GET LIKE YOU WAS
“Get like you was before you got like you is.” Earl D.
Sometimes in life and in our work we wake up one day and we look back and we find that somehow we have slipped away from the real and important things that bring worth and value to our lives and to our work.
I like to describe the changes that seem to sneak up on us as creeping gradualism because that term describes the deceptively low speed way that positives or negatives enter into our lives, our families, our departments, our fire companies and our fire company shifts.
The GOOD NEWS is that creeping gradualism is reversible and so is the loss of the feelings of completeness, fulfillment, excitement and enrichment.
“Get like you was before you got like you is.”

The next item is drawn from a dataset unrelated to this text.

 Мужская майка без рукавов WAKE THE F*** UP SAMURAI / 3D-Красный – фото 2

What brought you to the Fire Service and what makes you stay? Do you still possess the excitement for providing service and for doing so a bit better or a bit quicker each time? Does the making of a stranger’s bad day better still fit into your service model? Is a call for service still a cry for help to you or has it become a nuisance call or an annoyance that pulls you away from your day to day me, me, me world?
I never waited for inspiration or motivation to fall down from the sky upon me and nor did I ever place the expectation or the burden upon any Administrator to provide me with everything that I required for development, well being, contentment or to define for me a worthwhile mission, a set of unwavering core values and principles or a vision of what the Fire Service was, is or can be. I got all of that from the good feeling of serving, a respect for those who served before me, caring about those who currently serve with me and from the appreciation of those who were served.

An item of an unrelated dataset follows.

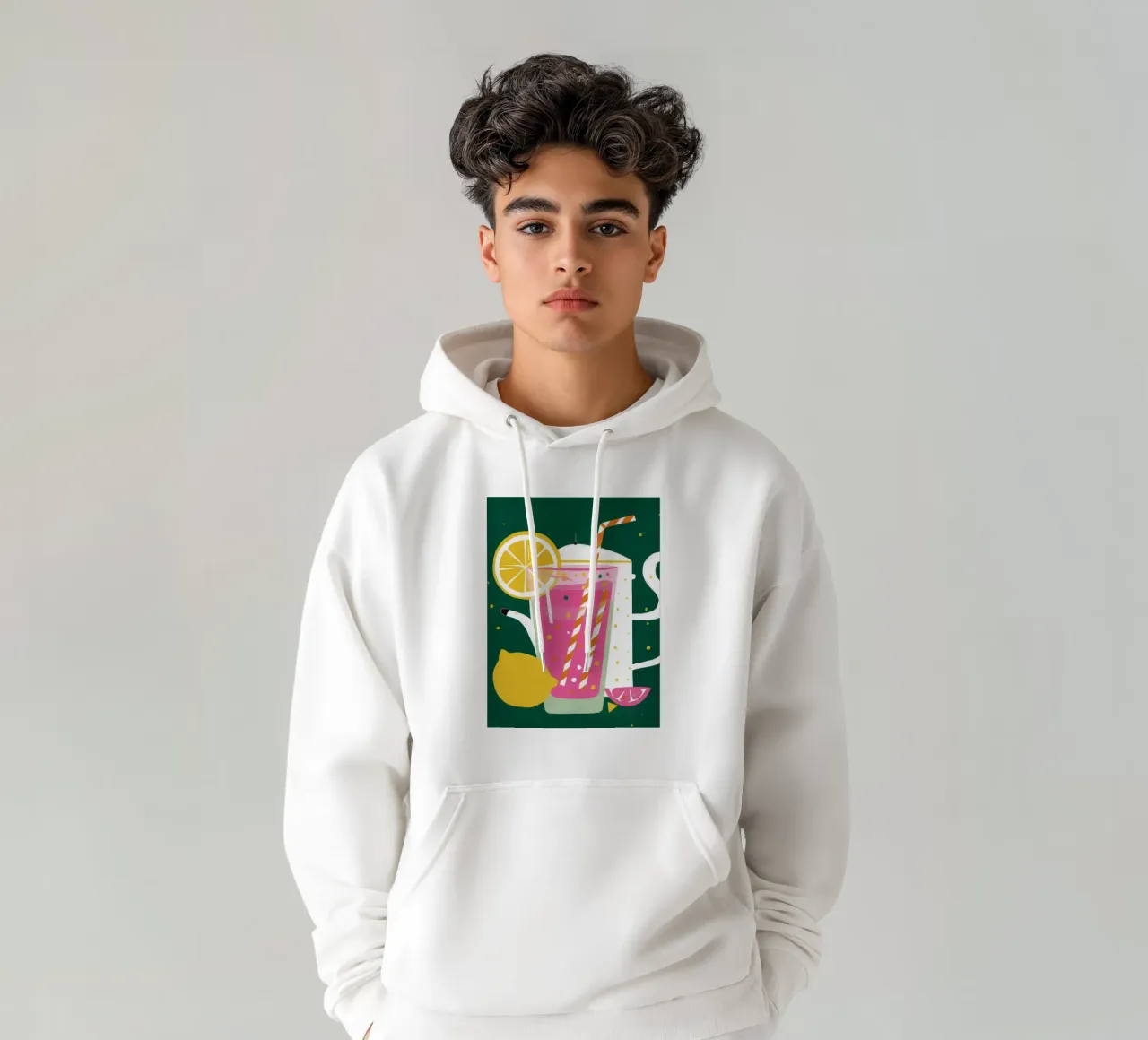 Limonata rosa pop felpa con cappuccio da Jasper Rune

Some would say that I write IN THESE BOOTS and that I talk and live from a silver spoon position and that I don’t understand. I do understand and my life and my career in the Fire Service were filled with the same challenges that you face today or will face tomorrow. I made and still make mistakes, I suffered personal tragedy and then personal tragedy again, I was skipped for promotion and I was assigned to crews that made me wonder if the circus had left town and forgot to take their clowns.
I always pulled up my boots as best I could, I tried to only make new mistakes and eventually the clowns stopped clowning or they boarded the next train in search of someone with a higher tolerance for their bovine scatology and their silly jokes and their lack of personal pride and appreciation for a job well done.
The importance of understanding balance in life and in work is paramount to enjoyment and success in both. It is the finding of our balance that causes us to self examine, to fight off gradualisms and to make the YOU turns and adjustments as often as necessary to maintain it.
By simply trying to take care of a small piece of the pie, I hope that I left each place a bit better than I found it. If I did accomplish that, everyone had a better balance and an understanding of Get like you was before you got like you is.
Do you know what your piece of the pie looks like?
Are young people watching you as an example and what do they see?
Attitude isn’t everything, it’s the only thing.
If you interviewed today, would you be hired, would you be promoted? Get like you was.
Has success crept in or are you still looking up and waiting for someone to do it for you?
Are people laughing with you and your clown troop or at you?
How was it when you found it? How good is it now? How great can it be?
Have you become tired of feeling good?
Get like you was.
Have a great day – it’s a GREAT day for it.
Comment
Great post Warren! I have been to both ends of the spectrum. I have been like I was, and I have been like I was before I went back to the way that I was. I spent many years in a house with those same clowns and I allowed them to drag me down. However, I have made the change to get back to the enjoyment of this wonderful profession. I hope that many more hear this message for what it is, and to sum it up leave this service better than it was when you started. Have a great attitude and remember we are here to serve the public. I enjoyed reading your post and what a great message.